Отдохнув на спине, Леон перевернулся на живот. С заливаемым кровью лицом (любое движение заставляло кровь, как жизнь при товарище Сталине, бежать лучше и веселее), дополз до закрытой на задвижку двери. Как в фильме ужасов, поднялся на подгибающихся, воздушных ногах, печатая по белой двери кровавые абрисы ладоней. В вертикальном положении Леон почувствовал, что, несмотря на то что вместо выстрела получился пук, голова тяжела, как гиря. Удивился: да как же можно быть живым, когда в голове столько свинца? После чего собрал последние силы, крикнул в кухню, откуда доносились позывные программы «Время» в стеклянно-рюмочной (как раз чокались) окантовке: «Мама! Я хотел собрать ружьё, а оно… выстрелило! У меня кровь из головы, мама!» И уже ничего не видел, не слышал, валясь в коридор навстречу до боли родному, в русых локонах, широкоскулому пьяноватому лицу.
Очнулся в больнице.
Так что, если быть точным, только пятая его мысль была о врачах, причём мысль эта отнюдь не являлась продуктом свободного сознания, а была строго детерминирована, то есть обусловлена неоспоримым фактом пребывания Леона на больничной койке в крови и в бинтах.
Леону понравились врачи, непосредственно занимавшиеся своим врачебным делом: копавшиеся длинными, сверкающими в огне ламп операционной, инструментами в его правом глазу, выковыривавшие из головы прижарившиеся, как гренки к яичнице, свинцовые дробины, обрабатывавшие, подрезавшие ножницами обожжённую кожу. Они были суровы и немногословны, эти врачи с погасшими глазами, серыми от усталости лицами. Чем-то они напоминали учителей.
Совсем не понравился Леону каким-то образом прознавший про него врач-психиатр из районного психдиспансера.
Леон неоднократно беседовал с ним в ординаторской.
В ординаторской было убого и несвободно, как в кабинете следователя. И так же негусто с мебелью: продавленный кожаный чёрный диванчик, похожий на сапог, стол, стул, вешалка, на которой висели серенькие белые халаты, почему-то с расплывшимися штемпелями: «Киевский райпищеторг г. Москва». На окнах, однако, отсутствовали решётки, да и разговаривал психиатр относительно спокойно, насколько это было возможно для врача из районного психдиспансера, разговаривающего с уличённым в попытке суицида подростком.
Сидя за столом, врач задавал вопросы и непрерывно писал. Леон, вжавшись в изношенный сапог-диванчик, недоумевал: неужели скудные, однозначные его ответы дают основания для столь бурного, в духе Фёдора Михайловича Достоевского, сочинительства?
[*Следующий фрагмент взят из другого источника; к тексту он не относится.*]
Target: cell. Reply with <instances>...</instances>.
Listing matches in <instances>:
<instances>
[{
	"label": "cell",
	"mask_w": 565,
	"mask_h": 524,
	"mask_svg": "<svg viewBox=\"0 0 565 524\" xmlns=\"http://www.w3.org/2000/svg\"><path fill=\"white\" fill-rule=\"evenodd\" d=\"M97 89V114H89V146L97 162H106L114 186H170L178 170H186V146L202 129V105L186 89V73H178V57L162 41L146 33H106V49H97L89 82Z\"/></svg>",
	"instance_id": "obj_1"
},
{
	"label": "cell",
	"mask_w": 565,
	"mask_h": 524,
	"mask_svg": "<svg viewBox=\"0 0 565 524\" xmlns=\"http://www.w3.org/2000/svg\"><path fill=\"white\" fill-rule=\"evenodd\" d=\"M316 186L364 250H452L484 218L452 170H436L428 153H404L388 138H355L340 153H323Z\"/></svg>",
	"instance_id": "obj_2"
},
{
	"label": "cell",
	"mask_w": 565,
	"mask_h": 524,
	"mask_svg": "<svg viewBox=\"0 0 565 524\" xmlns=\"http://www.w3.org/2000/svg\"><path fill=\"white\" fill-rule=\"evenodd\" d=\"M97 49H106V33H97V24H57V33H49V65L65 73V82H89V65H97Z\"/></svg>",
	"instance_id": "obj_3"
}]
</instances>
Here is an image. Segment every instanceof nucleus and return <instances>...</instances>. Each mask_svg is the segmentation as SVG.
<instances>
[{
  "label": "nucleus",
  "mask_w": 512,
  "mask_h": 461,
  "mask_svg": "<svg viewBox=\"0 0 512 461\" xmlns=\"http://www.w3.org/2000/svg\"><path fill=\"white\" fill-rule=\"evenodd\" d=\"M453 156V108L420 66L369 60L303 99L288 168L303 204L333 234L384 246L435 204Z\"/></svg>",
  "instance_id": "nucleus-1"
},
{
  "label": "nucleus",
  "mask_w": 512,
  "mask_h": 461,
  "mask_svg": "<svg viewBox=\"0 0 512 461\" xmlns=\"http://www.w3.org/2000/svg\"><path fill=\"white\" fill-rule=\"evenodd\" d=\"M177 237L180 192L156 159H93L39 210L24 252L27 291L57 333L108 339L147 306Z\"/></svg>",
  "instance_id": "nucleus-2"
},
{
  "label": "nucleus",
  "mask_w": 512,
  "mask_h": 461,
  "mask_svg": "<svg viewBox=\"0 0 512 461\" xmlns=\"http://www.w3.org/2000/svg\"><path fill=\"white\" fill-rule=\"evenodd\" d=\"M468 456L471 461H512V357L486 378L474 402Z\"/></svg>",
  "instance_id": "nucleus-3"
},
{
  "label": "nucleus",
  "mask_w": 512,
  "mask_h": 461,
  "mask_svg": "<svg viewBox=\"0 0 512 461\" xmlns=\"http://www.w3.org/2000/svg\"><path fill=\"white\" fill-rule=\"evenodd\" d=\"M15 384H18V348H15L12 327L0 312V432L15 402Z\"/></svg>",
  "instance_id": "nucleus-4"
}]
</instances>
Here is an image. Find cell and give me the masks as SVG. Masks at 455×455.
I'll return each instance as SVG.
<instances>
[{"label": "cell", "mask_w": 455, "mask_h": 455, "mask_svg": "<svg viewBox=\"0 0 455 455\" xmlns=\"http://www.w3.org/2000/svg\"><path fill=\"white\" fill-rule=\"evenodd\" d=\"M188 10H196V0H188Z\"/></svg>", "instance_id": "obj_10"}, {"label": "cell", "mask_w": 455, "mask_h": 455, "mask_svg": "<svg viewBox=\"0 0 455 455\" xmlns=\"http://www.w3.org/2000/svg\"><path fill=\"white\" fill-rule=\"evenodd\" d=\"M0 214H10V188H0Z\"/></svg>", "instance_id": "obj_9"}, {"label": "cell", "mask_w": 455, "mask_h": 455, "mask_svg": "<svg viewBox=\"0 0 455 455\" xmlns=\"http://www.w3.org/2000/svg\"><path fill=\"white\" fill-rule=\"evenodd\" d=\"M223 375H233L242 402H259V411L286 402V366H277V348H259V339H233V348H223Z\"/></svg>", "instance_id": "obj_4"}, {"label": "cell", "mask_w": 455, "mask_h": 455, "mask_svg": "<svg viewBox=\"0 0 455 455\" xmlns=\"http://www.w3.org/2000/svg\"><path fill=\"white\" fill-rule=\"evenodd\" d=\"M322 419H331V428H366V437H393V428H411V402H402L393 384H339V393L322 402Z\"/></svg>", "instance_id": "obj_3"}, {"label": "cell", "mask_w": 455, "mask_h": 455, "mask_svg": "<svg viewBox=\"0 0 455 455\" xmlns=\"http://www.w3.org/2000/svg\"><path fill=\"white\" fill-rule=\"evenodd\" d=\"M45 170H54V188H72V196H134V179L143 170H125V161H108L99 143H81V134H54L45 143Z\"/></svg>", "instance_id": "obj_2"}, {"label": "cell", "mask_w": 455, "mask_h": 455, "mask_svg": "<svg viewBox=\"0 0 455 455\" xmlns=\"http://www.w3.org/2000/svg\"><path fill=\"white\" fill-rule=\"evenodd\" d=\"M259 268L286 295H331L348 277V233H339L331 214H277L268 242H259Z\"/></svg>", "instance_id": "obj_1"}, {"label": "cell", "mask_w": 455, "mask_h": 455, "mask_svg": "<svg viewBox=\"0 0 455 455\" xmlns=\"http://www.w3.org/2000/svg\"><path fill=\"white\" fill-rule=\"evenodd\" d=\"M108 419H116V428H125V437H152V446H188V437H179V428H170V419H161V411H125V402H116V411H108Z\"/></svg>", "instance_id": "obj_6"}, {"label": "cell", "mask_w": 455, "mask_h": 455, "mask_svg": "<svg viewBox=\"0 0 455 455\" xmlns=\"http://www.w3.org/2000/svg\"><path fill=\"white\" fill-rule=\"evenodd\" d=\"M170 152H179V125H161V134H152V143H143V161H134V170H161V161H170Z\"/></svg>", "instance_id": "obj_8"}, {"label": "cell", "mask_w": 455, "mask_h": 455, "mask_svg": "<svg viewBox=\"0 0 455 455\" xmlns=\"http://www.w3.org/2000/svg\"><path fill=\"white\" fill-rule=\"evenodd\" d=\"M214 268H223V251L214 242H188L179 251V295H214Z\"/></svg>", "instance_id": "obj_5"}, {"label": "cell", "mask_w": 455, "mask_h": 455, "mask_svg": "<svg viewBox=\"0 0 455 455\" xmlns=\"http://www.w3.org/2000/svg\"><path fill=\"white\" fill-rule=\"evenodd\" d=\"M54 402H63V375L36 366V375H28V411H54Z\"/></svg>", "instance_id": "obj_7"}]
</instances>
Психиатр сразу заявил, что не надо ему вешать на уши лапшу про «несчастный случай». В красках живописал Леону, что того ожидает в случае постановки на учёт в психдиспансер, куда, как известно, ставят на учёт всех несостоявшихся самоубийц. В институт, только в самый тупой, гидромелиоративный, в армию, исключительно в стройбат к чуркам, за границу ни в жизнь, разве только со стройбатом в Афганистан восстанавливать разрушенное, к этому идёт, раз в два месяца на собеседование, каждый год, как штык, на обследование с электрошоком, барбитурат-нитрат-бромидами внутривенно и внутримышечно. Потом, правда, врач заметил, что да, конечно, время сейчас либеральное, точнее, развальное, но ведь, совсем как недавно отец, процитировал Гераклита, всё течёт, всё меняется, не может нынешний маразм длиться вечно, кто-нибудь да остановит крепкой рукой либеральные розвальни. «Родители у тебя кто?» — поинтересовался врач. Леон ответил. «Они тебе лучше объяснят», — сказал врач, а затем, в десятый, наверное, раз, поинтересовался, что всё-таки побудило Леона свести счёты с жизнью? И Леон в десятый же раз повторил, что произошёл несчастный случай, не собирался он сводить счёты с жизнью. На что психиатр пустился в рассуждения, что вполне понимает Леона: не хочется жить после того, как совершишь гнусность, превосходящую меру человеческого разума. И всё смотрел, смотрел в глаза Леону не тусклым, как у остальных врачей, а блестящим птичьим взглядом. И всё писал, писал, как будто склёвывал что-то с нищего ординаторского стола.